*WRITTEN INSTRUCTION:* Revise the entries from the line containing "What is the distance from this" down to the end, changing "wainscoting" to "wood paneling" and keeping everything else the same.

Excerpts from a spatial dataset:
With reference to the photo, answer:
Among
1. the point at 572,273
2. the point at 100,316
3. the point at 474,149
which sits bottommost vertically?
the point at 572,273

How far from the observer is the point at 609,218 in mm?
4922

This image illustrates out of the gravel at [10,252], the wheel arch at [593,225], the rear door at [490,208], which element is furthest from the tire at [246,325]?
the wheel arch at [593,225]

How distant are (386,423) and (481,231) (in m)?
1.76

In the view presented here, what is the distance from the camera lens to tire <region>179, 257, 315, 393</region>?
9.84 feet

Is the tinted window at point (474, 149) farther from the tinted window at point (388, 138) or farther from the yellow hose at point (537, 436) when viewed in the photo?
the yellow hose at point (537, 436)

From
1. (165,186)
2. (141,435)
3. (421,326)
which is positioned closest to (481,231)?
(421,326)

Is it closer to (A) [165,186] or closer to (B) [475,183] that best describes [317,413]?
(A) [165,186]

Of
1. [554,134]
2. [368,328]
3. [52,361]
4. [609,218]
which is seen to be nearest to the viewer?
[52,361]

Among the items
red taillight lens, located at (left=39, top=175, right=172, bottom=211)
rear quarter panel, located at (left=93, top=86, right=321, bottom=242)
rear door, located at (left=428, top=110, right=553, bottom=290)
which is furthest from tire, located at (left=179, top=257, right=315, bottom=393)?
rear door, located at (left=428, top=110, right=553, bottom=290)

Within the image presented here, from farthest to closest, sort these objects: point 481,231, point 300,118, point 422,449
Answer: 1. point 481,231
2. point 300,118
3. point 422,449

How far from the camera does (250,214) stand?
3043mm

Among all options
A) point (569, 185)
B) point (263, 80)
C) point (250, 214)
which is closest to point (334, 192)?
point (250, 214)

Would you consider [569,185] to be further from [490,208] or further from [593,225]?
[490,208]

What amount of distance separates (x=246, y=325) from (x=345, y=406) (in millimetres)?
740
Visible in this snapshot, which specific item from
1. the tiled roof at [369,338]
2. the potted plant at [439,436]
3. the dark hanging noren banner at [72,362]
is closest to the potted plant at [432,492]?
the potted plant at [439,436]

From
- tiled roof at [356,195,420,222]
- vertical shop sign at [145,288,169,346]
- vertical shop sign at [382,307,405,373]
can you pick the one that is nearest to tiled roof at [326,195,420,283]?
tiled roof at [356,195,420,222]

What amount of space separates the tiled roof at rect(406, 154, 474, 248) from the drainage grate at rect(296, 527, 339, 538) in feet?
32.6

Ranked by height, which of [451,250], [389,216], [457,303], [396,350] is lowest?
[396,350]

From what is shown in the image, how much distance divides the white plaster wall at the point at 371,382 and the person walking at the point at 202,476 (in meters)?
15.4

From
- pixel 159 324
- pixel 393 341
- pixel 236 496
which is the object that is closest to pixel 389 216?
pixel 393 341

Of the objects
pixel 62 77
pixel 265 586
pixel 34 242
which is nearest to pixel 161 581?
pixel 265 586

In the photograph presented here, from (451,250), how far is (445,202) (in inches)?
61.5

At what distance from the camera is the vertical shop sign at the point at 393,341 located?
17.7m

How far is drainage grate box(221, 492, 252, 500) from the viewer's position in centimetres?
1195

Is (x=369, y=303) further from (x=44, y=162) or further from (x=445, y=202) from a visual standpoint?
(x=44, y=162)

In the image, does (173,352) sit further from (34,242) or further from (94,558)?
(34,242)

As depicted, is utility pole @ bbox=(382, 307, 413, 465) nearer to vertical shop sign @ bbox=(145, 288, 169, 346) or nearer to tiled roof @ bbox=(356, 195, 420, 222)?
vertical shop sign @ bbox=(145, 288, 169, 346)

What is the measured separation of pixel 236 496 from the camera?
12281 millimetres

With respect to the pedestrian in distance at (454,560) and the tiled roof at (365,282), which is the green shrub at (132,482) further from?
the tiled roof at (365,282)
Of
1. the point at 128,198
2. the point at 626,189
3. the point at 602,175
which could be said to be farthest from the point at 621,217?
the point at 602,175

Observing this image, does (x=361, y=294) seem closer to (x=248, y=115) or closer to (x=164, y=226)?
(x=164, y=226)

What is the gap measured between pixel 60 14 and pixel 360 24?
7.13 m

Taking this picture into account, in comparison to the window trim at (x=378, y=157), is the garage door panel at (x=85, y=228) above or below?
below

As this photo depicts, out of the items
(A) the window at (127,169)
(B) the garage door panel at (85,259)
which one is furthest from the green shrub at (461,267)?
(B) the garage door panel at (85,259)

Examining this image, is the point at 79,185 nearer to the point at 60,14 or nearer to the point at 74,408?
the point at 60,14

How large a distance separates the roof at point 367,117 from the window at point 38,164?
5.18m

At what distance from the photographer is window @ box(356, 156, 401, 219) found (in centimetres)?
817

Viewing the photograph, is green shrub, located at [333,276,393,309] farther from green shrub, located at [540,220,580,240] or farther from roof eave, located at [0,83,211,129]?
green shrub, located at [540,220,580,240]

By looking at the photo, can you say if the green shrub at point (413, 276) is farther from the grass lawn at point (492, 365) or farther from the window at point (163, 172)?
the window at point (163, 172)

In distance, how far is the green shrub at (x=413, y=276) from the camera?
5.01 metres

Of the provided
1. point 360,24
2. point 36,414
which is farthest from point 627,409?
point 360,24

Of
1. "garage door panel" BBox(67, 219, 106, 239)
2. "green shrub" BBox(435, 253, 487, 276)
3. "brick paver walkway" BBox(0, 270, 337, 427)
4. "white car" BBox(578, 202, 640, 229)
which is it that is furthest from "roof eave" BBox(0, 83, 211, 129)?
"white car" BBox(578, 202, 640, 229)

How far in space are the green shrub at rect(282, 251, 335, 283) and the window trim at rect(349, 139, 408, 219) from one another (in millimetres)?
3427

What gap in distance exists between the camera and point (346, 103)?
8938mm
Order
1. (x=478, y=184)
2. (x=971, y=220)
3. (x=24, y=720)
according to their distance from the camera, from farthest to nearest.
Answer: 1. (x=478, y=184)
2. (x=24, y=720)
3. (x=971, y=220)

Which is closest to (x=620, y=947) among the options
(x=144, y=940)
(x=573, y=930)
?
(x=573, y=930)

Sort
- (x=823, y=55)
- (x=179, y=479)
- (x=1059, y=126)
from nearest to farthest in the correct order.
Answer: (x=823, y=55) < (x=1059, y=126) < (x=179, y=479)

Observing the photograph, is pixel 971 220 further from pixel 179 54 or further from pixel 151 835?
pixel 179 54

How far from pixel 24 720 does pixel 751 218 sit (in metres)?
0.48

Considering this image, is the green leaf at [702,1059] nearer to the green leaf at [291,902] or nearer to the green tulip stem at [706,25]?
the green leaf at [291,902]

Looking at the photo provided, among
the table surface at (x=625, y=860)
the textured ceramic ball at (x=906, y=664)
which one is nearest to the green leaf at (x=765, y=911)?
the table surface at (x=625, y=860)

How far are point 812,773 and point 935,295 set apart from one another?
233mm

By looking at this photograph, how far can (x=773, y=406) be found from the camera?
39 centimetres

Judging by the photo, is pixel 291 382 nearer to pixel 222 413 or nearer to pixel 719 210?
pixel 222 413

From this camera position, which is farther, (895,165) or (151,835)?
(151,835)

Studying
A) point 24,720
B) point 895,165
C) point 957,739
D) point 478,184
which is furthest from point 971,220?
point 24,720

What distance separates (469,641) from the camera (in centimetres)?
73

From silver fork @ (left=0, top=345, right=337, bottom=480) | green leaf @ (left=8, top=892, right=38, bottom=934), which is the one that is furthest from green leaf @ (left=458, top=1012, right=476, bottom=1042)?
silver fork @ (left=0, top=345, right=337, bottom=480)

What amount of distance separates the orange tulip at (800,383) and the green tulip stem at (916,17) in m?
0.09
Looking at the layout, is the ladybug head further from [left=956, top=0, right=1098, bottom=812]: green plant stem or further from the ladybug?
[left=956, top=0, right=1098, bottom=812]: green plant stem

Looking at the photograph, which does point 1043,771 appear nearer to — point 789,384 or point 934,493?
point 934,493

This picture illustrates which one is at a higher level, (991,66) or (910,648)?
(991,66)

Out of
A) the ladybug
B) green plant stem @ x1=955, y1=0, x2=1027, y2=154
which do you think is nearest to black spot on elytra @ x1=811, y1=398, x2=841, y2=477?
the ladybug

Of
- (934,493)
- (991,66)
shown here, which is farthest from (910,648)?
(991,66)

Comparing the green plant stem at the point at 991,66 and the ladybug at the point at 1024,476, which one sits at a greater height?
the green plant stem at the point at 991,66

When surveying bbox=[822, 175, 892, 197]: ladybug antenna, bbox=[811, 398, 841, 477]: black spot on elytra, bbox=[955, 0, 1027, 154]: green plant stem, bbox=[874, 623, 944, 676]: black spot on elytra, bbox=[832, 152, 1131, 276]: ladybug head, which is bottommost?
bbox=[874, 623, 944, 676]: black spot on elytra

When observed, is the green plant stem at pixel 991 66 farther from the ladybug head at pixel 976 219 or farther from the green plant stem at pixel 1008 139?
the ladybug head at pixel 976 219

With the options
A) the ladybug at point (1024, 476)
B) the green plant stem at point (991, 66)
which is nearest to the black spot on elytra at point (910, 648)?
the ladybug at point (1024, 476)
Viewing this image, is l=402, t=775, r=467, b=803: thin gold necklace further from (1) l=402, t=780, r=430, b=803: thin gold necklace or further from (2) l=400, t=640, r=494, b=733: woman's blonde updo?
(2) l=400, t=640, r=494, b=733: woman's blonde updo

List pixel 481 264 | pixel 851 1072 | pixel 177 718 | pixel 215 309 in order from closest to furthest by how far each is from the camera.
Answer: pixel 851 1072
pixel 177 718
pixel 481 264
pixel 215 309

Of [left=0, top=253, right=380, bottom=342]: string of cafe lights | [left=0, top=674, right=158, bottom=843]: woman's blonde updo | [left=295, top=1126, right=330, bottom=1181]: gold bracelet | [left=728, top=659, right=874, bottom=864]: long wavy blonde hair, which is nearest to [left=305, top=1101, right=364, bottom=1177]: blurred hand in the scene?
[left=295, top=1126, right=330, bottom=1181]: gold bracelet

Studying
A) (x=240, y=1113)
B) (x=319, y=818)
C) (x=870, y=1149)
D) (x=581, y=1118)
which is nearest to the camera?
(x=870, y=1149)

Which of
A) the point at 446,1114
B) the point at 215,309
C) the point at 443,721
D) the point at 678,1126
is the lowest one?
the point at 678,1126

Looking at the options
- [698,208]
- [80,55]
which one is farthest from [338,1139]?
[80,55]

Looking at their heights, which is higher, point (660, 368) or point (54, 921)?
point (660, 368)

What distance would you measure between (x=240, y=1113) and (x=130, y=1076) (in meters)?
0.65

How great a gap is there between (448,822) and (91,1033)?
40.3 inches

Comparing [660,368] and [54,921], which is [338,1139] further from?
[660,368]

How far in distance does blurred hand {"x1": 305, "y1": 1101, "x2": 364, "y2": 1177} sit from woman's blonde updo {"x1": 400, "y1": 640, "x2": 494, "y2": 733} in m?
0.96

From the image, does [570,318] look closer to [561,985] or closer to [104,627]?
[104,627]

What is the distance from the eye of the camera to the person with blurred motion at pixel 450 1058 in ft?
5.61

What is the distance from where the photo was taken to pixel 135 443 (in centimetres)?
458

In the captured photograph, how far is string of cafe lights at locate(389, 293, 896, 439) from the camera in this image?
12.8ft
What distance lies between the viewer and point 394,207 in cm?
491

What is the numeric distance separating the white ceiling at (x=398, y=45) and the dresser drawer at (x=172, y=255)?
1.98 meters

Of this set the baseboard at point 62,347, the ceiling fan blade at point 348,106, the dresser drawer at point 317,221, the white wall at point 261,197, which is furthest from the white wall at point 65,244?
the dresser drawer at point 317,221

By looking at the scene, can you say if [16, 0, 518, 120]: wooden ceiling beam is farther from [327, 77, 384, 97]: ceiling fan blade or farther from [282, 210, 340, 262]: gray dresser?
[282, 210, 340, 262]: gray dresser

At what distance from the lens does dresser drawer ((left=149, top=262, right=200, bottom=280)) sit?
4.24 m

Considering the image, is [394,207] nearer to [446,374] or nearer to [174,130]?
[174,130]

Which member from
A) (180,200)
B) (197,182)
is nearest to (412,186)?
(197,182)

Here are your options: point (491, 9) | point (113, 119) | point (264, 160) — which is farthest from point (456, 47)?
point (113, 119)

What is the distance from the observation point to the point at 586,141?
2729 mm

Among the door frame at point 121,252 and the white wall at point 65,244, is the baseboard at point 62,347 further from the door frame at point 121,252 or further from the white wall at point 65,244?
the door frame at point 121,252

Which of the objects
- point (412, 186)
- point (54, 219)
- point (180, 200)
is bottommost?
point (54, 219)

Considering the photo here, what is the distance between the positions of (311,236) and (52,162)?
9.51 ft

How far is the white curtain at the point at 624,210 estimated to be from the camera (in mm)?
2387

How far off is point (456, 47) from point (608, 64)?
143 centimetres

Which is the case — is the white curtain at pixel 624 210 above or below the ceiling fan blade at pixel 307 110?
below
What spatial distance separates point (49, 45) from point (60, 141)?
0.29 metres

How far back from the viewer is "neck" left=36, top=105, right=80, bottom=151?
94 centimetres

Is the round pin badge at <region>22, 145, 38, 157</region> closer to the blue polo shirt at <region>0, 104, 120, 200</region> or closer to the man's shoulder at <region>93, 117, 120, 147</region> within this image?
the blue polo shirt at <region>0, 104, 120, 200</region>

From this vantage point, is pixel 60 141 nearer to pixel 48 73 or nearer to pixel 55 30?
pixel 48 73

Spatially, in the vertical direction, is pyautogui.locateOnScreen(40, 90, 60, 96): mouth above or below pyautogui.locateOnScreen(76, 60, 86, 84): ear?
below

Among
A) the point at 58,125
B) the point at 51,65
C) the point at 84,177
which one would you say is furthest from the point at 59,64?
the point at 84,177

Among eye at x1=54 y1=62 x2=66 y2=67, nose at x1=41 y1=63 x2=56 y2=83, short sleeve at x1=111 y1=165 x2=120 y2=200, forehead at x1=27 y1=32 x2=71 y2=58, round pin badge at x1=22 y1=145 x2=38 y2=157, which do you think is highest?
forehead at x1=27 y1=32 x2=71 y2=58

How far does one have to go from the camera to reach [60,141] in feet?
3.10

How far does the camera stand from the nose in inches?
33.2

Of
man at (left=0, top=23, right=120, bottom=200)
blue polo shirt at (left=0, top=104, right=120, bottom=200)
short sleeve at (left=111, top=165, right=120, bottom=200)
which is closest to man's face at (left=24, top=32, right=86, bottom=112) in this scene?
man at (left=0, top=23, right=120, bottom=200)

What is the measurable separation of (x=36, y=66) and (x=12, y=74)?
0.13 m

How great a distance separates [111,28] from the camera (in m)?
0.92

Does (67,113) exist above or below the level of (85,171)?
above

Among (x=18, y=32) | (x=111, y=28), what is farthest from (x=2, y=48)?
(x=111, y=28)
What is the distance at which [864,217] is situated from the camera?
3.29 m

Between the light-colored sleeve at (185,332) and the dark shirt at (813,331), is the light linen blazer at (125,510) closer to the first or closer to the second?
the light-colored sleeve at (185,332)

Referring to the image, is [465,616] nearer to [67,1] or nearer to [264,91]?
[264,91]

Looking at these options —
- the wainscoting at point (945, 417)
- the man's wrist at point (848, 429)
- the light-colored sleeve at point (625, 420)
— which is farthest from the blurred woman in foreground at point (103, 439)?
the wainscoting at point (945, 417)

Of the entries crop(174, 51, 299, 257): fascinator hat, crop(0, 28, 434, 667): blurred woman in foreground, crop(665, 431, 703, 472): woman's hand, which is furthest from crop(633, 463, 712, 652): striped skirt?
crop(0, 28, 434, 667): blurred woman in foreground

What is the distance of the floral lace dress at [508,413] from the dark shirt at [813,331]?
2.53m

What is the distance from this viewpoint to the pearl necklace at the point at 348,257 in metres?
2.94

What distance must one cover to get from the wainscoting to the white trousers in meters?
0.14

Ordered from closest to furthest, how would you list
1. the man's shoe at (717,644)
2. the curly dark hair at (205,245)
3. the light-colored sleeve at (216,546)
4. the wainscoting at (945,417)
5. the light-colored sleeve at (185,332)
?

*WRITTEN SOLUTION:*
What is the distance from this viewpoint to the pearl necklace at the point at 348,257 in metres?
2.94

What distance must one cover to get from the wood paneling to the white trousers in meters?
0.14

Ordered from closest to furthest, how would you list
1. the man's shoe at (717,644)
2. the curly dark hair at (205,245)
3. the light-colored sleeve at (216,546)
4. the wood paneling at (945,417)
5. the light-colored sleeve at (185,332)
?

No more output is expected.